--- Travail demandé ---
Modifiez, dans l'extrait sur les révoltes arabes, le passage allant de « Pourquoi les révoltes arabes ont plus profité à l’islamisme qu’à » jusqu'à « Etat de droit. » en y remplaçant « démocratie » par « liberté », puis reproduisez ce passage en entier.

--- Extrait ---
Pourquoi les révoltes arabes ont plus profité à l’islamisme et aux fanatiques qu’à la démocratie ?

Pourquoi les révoltes arabes ont plus profité à l’islamisme qu’à la démocratie d’autant plus que les militants religieux n’ont ni initié ni réellement participé à ces révoltes populaires ?
La première raison qui s’impose est celle de l’absence de démocratie dans ces pays ; le fait d’organiser des élections est une technique pas une culture bien assimilée. Aucun Etat arabe n’est parvenu à ce jour à être un Etat de droit.
La deuxième raison réside dans les inquiétudes suscitées par la crise économique et financière qui secoue le monde. Le religieux devient un refuge métaphysique. Contre l’absurdité de l’argent virtuel, contre la spéculation entrainant la ruine de millions de foyers, le musulman exhibe sa religion ; il la met en avant et en fait une protection magique et surtout apaisante. L’islam est de nature conciliante. Il conseille la patience et le recours à Dieu. Les peuples tunisien et égyptien par exemple ont choisi dans leur majorité l’islam comme culture et identité. Apparemment ils se sentent bien dans l’exercice quotidien de cette religion et en sont fiers. Cela vient du fait que les dictatures qui les ont dominés durant des décennies ont été perçues comme des émanations de la politique occidentale. L’Occident dans son ensemble –Europe et Amérique du Nord—est considéré comme le complice de ces dictateurs mais aussi comme le pourvoyeur d’une culture laïque en opposition aux traditions ancestrales d’une société où l’islam a toujours été vécu comme une morale et la source d’une grande civilisation. La laïcité est comprise par les islamistes non pas comme une séparation de la religion et de l’Etat, mais comme une négation de la religion, un athéisme déguisé n’osant pas s’affirmer directement. Toute discussion à ce propos est rejetée. Il existe cependant une société civile faisant de la laïcité son cheval de bataille, mais elle est minoritaire et combattue par des arguments fallacieux et démagogiques, et dans certains cas par la violence criminelle.

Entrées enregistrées
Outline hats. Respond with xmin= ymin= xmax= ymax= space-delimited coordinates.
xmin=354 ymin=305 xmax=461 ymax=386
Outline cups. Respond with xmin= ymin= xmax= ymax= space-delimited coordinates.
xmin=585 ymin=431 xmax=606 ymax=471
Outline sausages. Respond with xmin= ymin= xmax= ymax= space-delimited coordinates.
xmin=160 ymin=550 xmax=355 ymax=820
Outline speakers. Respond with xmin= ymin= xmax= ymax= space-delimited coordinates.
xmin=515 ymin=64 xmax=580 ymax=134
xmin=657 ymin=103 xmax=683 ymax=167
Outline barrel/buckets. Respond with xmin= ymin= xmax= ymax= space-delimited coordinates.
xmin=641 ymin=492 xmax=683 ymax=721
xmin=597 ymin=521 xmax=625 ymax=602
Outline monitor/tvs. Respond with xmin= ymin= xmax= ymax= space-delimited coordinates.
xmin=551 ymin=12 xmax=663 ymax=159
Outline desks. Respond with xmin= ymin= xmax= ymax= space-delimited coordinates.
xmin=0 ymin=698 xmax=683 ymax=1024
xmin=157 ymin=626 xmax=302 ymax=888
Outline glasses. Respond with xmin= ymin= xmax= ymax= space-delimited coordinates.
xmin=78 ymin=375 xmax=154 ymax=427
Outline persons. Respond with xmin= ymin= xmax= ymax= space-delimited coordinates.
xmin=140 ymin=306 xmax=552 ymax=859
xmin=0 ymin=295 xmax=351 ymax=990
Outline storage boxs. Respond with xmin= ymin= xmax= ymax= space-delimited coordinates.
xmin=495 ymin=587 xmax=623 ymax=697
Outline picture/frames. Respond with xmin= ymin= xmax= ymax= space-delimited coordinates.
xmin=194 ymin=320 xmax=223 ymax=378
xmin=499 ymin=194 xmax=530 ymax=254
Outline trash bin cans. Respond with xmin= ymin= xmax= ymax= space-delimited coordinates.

--- Résultat obtenu ---
Pourquoi les révoltes arabes ont plus profité à l’islamisme qu’à la liberté d’autant plus que les militants religieux n’ont ni initié ni réellement participé à ces révoltes populaires ?
La première raison qui s’impose est celle de l’absence de liberté dans ces pays ; le fait d’organiser des élections est une technique pas une culture bien assimilée. Aucun Etat arabe n’est parvenu à ce jour à être un Etat de droit.